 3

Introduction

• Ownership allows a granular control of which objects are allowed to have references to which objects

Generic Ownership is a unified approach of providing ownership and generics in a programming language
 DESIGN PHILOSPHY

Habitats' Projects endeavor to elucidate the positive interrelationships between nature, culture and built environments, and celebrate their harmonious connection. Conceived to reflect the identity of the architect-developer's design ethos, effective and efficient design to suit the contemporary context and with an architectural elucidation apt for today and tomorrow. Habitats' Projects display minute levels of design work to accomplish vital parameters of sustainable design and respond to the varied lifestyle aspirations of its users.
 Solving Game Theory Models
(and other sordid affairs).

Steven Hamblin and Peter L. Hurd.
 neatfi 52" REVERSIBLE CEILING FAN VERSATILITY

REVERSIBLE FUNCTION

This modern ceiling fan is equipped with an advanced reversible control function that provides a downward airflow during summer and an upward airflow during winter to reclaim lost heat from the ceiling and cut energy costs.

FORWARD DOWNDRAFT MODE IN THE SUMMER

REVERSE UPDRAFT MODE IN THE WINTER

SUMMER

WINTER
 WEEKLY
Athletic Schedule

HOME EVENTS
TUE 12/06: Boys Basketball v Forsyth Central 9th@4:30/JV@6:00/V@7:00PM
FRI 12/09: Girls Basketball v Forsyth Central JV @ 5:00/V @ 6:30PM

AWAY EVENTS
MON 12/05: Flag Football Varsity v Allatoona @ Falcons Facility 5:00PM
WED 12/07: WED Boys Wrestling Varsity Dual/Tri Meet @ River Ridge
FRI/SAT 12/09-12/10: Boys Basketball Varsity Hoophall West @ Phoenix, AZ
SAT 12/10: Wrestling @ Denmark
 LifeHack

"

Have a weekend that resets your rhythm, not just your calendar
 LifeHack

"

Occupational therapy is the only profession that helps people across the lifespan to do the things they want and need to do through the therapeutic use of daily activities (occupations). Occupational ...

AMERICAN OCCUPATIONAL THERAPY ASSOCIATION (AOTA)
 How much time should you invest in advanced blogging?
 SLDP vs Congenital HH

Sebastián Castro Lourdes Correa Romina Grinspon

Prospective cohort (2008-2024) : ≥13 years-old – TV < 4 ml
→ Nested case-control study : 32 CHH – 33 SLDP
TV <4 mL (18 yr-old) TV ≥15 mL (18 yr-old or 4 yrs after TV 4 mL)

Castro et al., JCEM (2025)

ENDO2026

* * *

* **What the task requires**
Take each line above that holds the string "Wrestling" and copy it.

* **Answer box**
WED 12/07: WED Boys Wrestling Varsity Dual/Tri Meet @ River Ridge
SAT 12/10: Wrestling @ Denmark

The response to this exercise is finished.